CARY, N.C. -

Earlier this month, Larry H. Miller Dealerships announced a platform to sell car parts online directly to consumers.

This type of play is something IDDS Group chief executive Max Zanan calls “a great move” that more dealers should follow.

Selling parts online allows a dealer to broaden the reach for this part of their business and open a new revenue stream, he said. And it’s also just one of several service strategies successful dealers are employing to compete with independent repair facilities and boost their fixed operations business.

Zanan is the co-founder and chief executive officer of IDDS, which advises dealerships and various auto personnel while also providing F&I products, services and training.

In an interview with Auto Remarketing last week, he said he finds parts and service to be “a tremendous revenue builder” that requires certain fine-tuning to work.

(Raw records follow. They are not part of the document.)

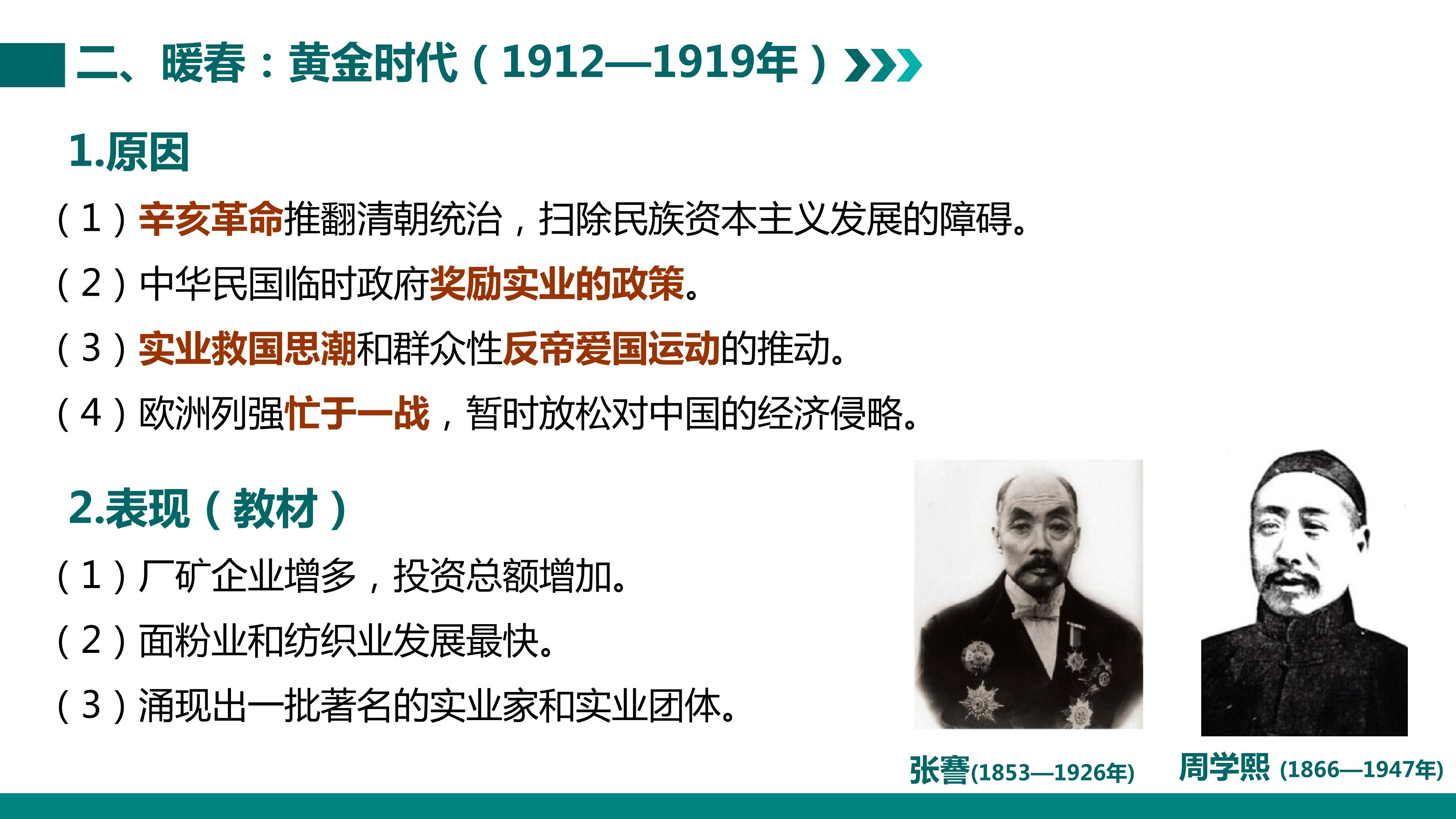 二、暖春：黄金时代（1912—1919年）

1.原因

（1）辛亥革命推翻清朝统治，扫除民族资本主义发展的障碍。

（2）中华民国临时政府奖励实业的政策。

（3）实业救国思潮和群众性反帝爱国运动的推动。

（4）欧洲列强忙于一战，暂时放松对中国的经济侵略。

2.表现（教材）

（1）厂矿企业增多，投资总额增加。

（2）面粉业和纺织业发展最快。

（3）涌现出一批著名的实业家和实业团体。

张謇(1853—1926年)

周学熙 (1866—1947年)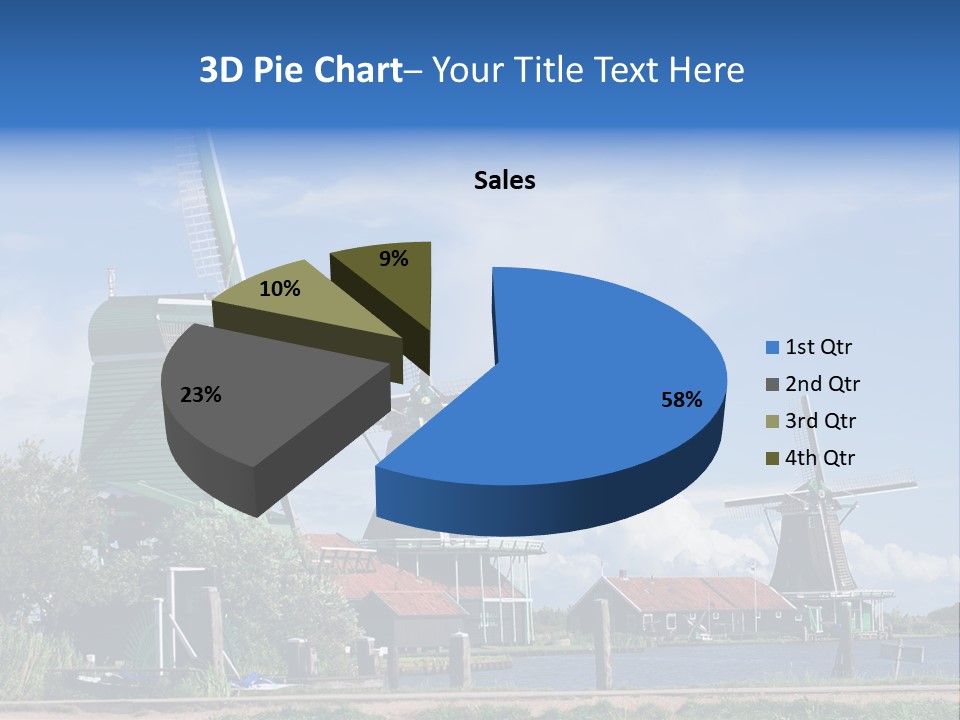 3D Pie Chart– Your Title Text Here

Sales

9%
10%
23%
58%

1st Qtr
2nd Qtr
3rd Qtr
4th Qtr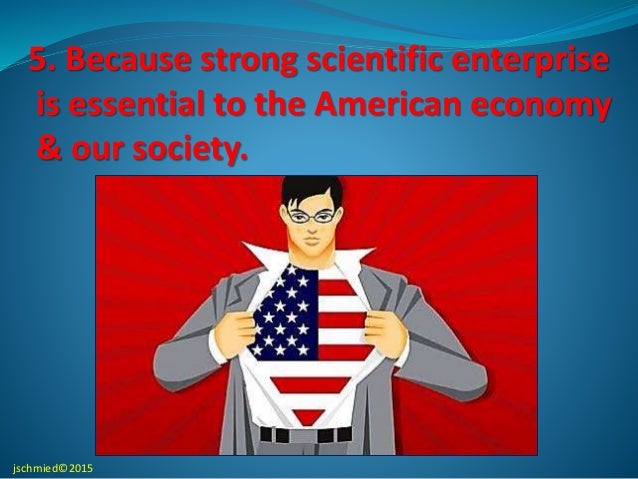 5. Because strong scientific enterprise is essential to the American economy & our society.

jschmied© 2015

“There are so many different things that a car dealer can do, but first and foremost, they need to concentrate on customer retention. So, the dealers that are extremely successful with parts and service start their process in sales,” Zanan said.

“When the customer actually buys the car, the dealership sales department introduces the customer to the parts and service department where they physically meet the service manager and the parts manager and the service advisers,” he continued. “And they get accustomed to this new environment.”

Zanan also said that successful dealers often set up a “clinic,” where a new-car buyer comes back to the dealership, say, a couple weeks after his or her purchase. The dealerships goes over a few “basic questions” and helps with some of the learning-curve gadgets in today’s vehicle like navigation and satellite radio.

“By having those clinics, the dealers train their customers into coming back to their facilities,” he said.

Successful dealers in the service lane, he said, also provide the perks when it comes to nice service facilities and waiting areas. That includes business centers and offering everything from loaner cars to manicures.

“What they’re doing is they’re trying to cater to today’s buyer,” Zanan said.

And there are often two misconceptions that today’s buyer might have about taking their car to get serviced at the dealership, he said.

“First, it’s going to be too expensive, and second it’s going to be too inconvenient,” Zanan said.  

To combat those perceptions, “the most progressive dealers” offer prices that are competitive to the independent repair facilities and provide services (like the aforementioned loaner cars and business centers) that one might not find at those independent service shops.

Many dealers are also promoting convenience and cost-effectiveness through the Costco Auto Program, which said last week that it saw nearly double the demand for its parts, service and accessories benefit during June.

That’s compared to the daily average recorded by the company from January through May of this year. Costco launched the parts/service/accessories benefit in its auto program in the spring of 2011 to provide a solution for its members who want to maintain and accessorize their vehicles.

The number of dealerships offering the discount has doubled since the program’s inception, while the average daily usage in the first half of 2015 is more than four times larger than that recorded in 2011.

The discount is available nationwide for application to any vehicle in a Costco member’s household at participating Costco Auto Program dealership service departments.

And the “vast majority” of participating Costco Auto dealers are taking advantage of the parts/service program that is offered to members, says executive vice president Rick Borg.

The process is relatively simple:  According to the company, the Costco member (i.e. the consumer) goes to CostcoAuto.com to print the benefits coupon. He or she is matched to a certain service center, and calls that center to schedule an appointment and get an estimate. The consumer shows their coupon and Costco membership card when he or she authorizes the service, and receives 15 percent off.

 “Aggressive dealers recognize the importance of their service operations (and) fixed ops, in general,” Borg told Auto Remarketing.  “Our members’ demand continues to rise, as we market the program more aggressively … like many dealerships, we recognize the importance of driving more business to our participating dealers and their parts and service departments.”

Borg added: “Consumers are holding on to their vehicles. The overall age of the fleet of vehicles is somewhere north of 11 years, 11.5 years.”

Older cars need more maintenance, thus driving demand.

“I think dealerships understand that,” Borg said, “and there are various other factors that are driving more attention to their service drives.”